Picking the moment and having some ideas at the ready
If you already have a good level of communication, things should be easier. If you never talk about sex, now is the time to start, even if it feels uncomfortable at first.
Whatever the case, there may be no easy way of saying it that doesn’t hurt his feelings a little. But there are steps you can take to contain his embarrassment:
- Find a moment when you’re both relaxed and feeling connected.
- If you tell him you want to do something to help him last longer, have some ideas at the ready.
- Frame it as a fun thing to work on together. See it as a challenge to have an even better sex life.
- Be honest about how you feel, but also start by telling him how much you love, like, fancy, respect or care for him. And importantly, how much you enjoy being intimate with him.

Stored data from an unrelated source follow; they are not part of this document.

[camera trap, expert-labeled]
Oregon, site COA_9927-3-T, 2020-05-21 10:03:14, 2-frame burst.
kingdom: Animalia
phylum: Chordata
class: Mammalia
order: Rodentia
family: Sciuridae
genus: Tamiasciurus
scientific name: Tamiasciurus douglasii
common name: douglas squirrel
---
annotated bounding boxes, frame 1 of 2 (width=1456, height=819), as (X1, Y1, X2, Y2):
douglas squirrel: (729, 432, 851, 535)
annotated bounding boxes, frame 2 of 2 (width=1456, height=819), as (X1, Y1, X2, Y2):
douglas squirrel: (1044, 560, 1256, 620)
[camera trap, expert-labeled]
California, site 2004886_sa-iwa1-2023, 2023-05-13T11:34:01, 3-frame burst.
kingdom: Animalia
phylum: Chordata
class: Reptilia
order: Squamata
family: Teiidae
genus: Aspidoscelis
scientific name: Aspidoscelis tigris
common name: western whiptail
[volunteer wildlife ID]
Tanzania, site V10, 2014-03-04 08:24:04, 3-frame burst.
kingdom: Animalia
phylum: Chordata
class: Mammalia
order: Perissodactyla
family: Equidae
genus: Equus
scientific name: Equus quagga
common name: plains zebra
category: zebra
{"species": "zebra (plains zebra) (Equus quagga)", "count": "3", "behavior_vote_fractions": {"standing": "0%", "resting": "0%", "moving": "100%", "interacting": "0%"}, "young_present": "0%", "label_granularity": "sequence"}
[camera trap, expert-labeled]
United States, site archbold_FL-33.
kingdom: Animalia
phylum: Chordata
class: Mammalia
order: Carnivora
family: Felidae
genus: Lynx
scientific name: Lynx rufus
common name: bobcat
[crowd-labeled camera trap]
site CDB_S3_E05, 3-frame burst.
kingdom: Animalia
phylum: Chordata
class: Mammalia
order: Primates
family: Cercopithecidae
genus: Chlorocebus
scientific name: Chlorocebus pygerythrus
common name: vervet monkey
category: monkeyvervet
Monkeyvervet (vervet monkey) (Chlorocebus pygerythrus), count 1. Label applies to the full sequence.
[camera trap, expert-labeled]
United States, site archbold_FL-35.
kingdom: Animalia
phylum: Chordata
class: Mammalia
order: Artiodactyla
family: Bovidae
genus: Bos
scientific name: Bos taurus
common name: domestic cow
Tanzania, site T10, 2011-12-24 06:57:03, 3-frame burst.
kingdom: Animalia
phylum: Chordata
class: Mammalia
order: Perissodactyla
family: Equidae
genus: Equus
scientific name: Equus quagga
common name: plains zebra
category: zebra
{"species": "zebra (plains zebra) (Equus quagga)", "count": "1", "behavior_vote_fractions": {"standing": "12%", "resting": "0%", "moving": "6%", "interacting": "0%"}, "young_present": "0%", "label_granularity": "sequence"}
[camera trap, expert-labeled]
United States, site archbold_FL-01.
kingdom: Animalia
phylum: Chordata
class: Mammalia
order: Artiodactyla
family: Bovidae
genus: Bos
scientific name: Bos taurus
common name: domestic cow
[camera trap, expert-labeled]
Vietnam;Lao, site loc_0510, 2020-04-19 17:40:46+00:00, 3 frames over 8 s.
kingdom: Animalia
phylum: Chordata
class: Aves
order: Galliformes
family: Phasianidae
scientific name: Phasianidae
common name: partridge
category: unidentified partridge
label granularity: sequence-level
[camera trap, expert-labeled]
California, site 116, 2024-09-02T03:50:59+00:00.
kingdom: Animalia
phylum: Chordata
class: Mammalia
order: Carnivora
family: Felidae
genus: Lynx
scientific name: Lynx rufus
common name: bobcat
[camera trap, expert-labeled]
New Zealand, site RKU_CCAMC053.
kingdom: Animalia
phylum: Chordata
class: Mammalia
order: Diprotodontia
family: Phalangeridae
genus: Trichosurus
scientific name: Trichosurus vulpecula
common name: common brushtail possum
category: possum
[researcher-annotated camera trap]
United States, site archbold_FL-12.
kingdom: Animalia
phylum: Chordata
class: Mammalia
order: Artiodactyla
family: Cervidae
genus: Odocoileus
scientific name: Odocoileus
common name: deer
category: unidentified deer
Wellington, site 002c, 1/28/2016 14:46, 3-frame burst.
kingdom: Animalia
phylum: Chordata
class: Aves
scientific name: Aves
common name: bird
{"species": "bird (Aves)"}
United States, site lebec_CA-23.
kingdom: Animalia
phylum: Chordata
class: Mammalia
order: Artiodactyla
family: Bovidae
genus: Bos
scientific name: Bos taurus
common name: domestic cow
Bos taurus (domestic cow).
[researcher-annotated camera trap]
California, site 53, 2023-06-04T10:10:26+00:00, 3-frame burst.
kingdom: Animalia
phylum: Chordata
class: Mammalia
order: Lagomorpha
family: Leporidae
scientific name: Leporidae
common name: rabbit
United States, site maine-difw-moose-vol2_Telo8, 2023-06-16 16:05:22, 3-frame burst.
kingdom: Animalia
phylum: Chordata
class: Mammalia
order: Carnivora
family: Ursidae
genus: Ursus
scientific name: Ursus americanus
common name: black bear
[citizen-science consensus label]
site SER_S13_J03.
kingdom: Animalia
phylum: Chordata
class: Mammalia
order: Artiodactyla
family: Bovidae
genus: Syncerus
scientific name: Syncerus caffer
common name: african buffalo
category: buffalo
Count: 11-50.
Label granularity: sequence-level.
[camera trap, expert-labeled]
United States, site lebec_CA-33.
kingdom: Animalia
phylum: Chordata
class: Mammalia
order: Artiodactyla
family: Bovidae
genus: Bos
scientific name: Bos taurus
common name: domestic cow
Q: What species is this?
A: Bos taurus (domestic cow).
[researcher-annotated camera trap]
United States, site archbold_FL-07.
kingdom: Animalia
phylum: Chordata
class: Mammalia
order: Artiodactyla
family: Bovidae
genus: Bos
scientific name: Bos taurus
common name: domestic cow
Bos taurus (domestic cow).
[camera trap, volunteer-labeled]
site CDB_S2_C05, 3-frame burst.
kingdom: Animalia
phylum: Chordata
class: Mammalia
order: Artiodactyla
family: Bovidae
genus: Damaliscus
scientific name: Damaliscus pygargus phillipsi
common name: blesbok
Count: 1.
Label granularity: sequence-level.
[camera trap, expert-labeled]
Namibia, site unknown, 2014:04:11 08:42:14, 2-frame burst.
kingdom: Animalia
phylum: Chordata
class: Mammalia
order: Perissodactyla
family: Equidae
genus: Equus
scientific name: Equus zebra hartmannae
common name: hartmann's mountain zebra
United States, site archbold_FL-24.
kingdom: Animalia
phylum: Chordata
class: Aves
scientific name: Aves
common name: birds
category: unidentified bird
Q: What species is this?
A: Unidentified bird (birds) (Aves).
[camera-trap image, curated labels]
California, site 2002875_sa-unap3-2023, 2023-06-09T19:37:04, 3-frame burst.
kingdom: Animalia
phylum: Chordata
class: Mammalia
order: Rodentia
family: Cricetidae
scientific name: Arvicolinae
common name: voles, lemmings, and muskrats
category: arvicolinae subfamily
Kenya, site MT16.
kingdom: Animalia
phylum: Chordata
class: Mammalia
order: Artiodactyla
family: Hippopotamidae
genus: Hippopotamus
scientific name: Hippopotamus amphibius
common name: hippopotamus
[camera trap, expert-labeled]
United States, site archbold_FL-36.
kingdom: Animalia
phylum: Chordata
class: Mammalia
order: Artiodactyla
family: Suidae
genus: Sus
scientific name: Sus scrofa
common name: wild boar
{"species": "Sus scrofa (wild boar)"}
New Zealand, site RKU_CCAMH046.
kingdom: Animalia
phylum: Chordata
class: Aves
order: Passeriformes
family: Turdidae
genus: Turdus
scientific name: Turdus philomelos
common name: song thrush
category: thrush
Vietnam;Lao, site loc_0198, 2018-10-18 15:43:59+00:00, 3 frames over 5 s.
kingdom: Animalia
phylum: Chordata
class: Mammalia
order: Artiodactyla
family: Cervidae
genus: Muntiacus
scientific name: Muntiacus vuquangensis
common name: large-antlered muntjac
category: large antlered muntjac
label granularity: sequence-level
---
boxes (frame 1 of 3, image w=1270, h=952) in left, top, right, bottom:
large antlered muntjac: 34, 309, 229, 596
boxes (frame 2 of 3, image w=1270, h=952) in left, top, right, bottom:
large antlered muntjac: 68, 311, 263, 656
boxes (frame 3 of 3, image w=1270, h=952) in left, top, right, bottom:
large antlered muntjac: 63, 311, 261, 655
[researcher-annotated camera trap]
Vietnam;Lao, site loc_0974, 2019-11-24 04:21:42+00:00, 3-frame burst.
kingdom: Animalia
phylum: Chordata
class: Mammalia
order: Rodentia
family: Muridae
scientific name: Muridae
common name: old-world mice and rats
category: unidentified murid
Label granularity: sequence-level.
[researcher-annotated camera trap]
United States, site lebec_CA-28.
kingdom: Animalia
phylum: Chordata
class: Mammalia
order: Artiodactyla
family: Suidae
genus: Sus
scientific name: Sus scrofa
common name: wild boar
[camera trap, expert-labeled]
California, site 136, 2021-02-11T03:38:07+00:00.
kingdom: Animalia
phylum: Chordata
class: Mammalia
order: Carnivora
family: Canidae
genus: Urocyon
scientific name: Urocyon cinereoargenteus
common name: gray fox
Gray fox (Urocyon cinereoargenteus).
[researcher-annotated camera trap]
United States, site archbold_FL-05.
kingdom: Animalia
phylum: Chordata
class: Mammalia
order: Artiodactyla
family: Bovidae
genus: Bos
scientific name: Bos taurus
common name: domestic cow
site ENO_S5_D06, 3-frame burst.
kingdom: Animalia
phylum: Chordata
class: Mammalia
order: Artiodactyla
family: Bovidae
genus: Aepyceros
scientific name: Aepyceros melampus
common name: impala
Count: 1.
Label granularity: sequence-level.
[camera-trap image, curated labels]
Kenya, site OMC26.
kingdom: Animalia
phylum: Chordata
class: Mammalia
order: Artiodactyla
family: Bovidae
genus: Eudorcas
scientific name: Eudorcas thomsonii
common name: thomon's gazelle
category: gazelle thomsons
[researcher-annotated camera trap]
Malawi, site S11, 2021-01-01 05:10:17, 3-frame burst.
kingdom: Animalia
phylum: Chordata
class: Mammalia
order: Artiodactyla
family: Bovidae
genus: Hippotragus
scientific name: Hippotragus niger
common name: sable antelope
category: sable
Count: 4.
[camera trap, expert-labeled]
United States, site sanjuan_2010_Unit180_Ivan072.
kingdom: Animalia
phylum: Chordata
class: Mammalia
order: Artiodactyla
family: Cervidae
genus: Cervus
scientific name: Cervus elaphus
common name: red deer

He may feel bad or relieved when you bring it up, but remember to make him feel that you want to be physical with him.
It’s up to you to work out how to talk to him, just remember to speak in a way that doesn’t come across as judgmental, blaming or critical.
It’s about making him feel wanted, and at the same time that you’re a team who can work together to have the best possible sex.
With some calm, loving words, you can reduce the chance of him feeling bad. And increase the chance he’ll both listen to you and agree to work on it with you.
Is it wrong to leave your partner because of premature ejaculation?
Since I first wrote this article, many women have said in the comments that they’ve thought about leaving their partner because of this problem.
Here’s my take on it, for what it’s worth.
First of all, you are entitled to leave your partner if that’s what you think is best for you. It’s as simple as that in my opinion.
However, I think it’s also worth giving them a chance to fix the problem – especially if it’s someone you care about. Sure, if you meet someone in a bar and they don’t do it for you emotionally or physically that night, then whatever. Move on and find someone who gives you what you need.
But if you fall in love with someone and later discover they tend to finish quicker than you’d like during sex, or if it’s a new issue that your partner never had before (which does happen), then I personally think it’s good to give them a chance.
And by that, I don’t necessarily mean wait a year and see if it magically goes away. I mean talk to them about how you feel about your sex life, be honest (but kind) and see if they are the kind of person who cares enough and is open enough to find a solution.
Importantly, see what kind of reaction you get. Some embarrassment, shock, shame, grumpiness or awkwardness might be a reasonable reaction that you can work with.
But if he’s the kind of man who gets unreasonably angry with you because you brought it up, then it’s either one very unique sore point he has or part of a bigger problem.
How angry does he get about other things? How does he express or cope with his anger? Does he shout, insult you or simply ignore you disrespectfully? If so, I recommend confiding in someone you trust about your relationship and how you feel in it.
Then decide whether you’re thinking about leaving your partner purely because they don’t do it for you in bed, or because the way they approach the problem is just another example of the way they approach problems in your relationship.
Sorry to end with doom and gloom and drama, but I thought it was important to offer my thoughts on something I’ve read many times in the comments over the years. I’m not a therapist or marriage counsellor, but I believe we all have the right to be in a happy, safe and positive relationship.